The optimization of the segment boundaries SGG can also include an optimized orientation of the object in relation to the main build direction, i.e. the z-direction, in which the layers are stacked on top of each other. The segment boundaries can also be modified with the aim of achieving a reorientation or optimization of the orientation of the component relative to the main build direction. A suitable orientation in the build space can, for example, reduce or minimize overhangs and/or support. In this regard too, refer to further explanations in DE 10 2022 117 935.
Lastly, it should be noted that optimization is preferably carried out simultaneously for all segments of the component as part of the optimization process, i.e. not only are the start segment boundaries determined for all start segments SGâČ at the beginning in step S1, for example, but the other start parameter sets PSâČ and start segment scanning direction distributions SSVâČ are also set and always optimized together in the respective steps. This is particularly useful when using AI-based optimization units in accordance with the invention, as the optimization can be performed considerably faster than with classic optimization.
In the optimization process according to FIG. 12, the current configuration is evaluated in several steps as explained above, for example in steps S2, S5 and S8. This involves checking whether a constriction process in which the segments currently present in the optimization process (i.e. the current segment boundaries) and the current parameter sets and current segment scanning direction distributions SSV associated with the segments are used would result in a component that meets certain requirements. This means that a state description of the virtual component can be determined by means of a state simulation and the state description can be compared with predefined (quality) requirements in a further step, if necessary.

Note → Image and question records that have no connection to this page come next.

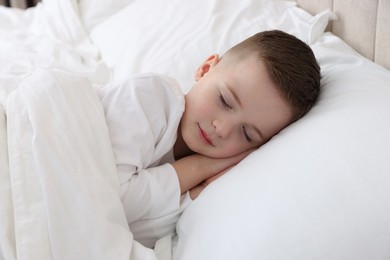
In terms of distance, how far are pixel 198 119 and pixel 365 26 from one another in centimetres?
47

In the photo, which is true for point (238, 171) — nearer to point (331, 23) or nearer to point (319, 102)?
point (319, 102)

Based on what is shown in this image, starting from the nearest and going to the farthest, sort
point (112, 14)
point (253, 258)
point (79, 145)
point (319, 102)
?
point (253, 258) → point (79, 145) → point (319, 102) → point (112, 14)

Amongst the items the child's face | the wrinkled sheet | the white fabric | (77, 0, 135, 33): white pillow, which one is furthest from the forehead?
(77, 0, 135, 33): white pillow

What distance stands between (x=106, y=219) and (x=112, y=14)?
1.16 m

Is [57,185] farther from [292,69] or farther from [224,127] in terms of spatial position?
[292,69]

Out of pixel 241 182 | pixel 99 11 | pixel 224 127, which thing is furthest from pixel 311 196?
pixel 99 11

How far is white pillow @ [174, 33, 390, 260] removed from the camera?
69 cm

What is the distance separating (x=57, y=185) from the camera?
2.59ft

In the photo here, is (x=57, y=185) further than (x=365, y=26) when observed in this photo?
No

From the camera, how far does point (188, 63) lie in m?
1.31

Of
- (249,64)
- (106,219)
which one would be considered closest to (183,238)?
(106,219)

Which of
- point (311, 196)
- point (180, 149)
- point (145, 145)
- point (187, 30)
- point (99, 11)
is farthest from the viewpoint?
point (99, 11)

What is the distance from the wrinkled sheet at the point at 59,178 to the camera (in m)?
0.76

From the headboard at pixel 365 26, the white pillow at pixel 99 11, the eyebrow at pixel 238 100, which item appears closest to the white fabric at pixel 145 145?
the eyebrow at pixel 238 100
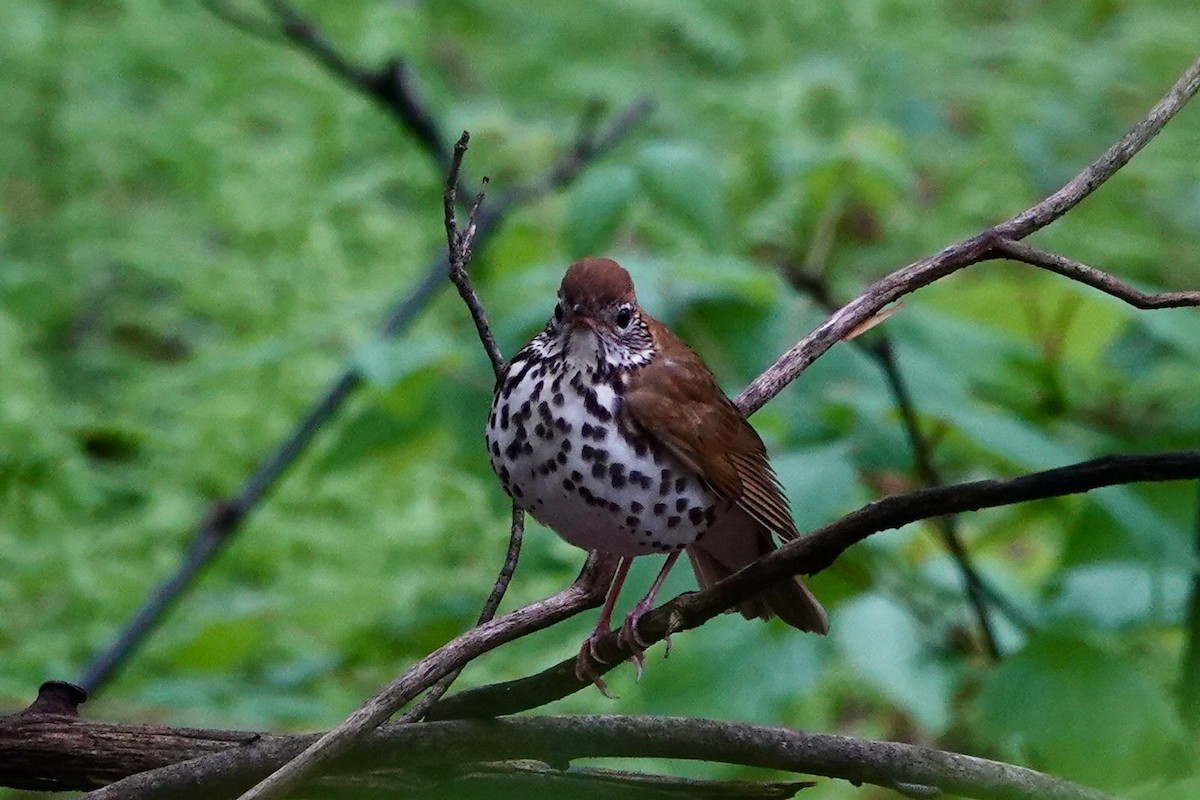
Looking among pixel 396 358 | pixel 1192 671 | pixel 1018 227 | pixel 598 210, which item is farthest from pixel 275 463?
pixel 1018 227

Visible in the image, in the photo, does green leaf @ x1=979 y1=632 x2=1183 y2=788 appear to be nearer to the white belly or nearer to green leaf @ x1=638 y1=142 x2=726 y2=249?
the white belly

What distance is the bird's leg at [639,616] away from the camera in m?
1.03

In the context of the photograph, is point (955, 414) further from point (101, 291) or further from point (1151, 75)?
point (1151, 75)

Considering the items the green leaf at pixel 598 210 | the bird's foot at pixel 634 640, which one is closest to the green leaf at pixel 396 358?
the green leaf at pixel 598 210

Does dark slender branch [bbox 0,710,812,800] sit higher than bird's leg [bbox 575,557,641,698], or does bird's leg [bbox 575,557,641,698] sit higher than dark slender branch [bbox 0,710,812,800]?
bird's leg [bbox 575,557,641,698]

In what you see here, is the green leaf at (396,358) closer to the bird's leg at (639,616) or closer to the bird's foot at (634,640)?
the bird's leg at (639,616)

Macro property values of the individual segments can be used for state determination or for determination of the state description. Such macro property values, as mentioned, can be, in particular, the texture in the segment, which can be described by the orientation density function ODF as mentioned above, but also other macro property values derived from this, such as the elasticity sensor, the yield point distribution, solidification coefficients, thermal conductivity, breaking strength, etc.
FIG. 26 is now used to explain how, with a known parameter set PS for the structure of the layers of a segment and a known segment scanning direction distribution SSV of the segment, a macro property value MWA of the relevant segment can be determined in a suitable device 70 or unit for determining macro properties.
It is explicitly pointed out that this device 70 can advantageously also be realized in the form of software on a suitable computer unit. In particular, it can therefore be integrated into the optimization process, for example as a software object or sub-routine. Similarly, all other components of the device 70 now described, such as the interfaces and the database system, can be realized in software. Furthermore, however, it is also possible, for example, to realize interfaces partly from hardware and partly from software and, for example, to realize the entire device 70 distributed on different computer units which are linked to each other in a suitable manner. This applies in particular to the database system DBS used by the device 70, which here comprises, for example, a macro property database EDA and a basic property database EDB, which can also be very easily outsourced to other computer and storage units. The functions and data content of the macro property database EDA and the basic property database EDB and options for setting up such databases EDA, EDB are explained below.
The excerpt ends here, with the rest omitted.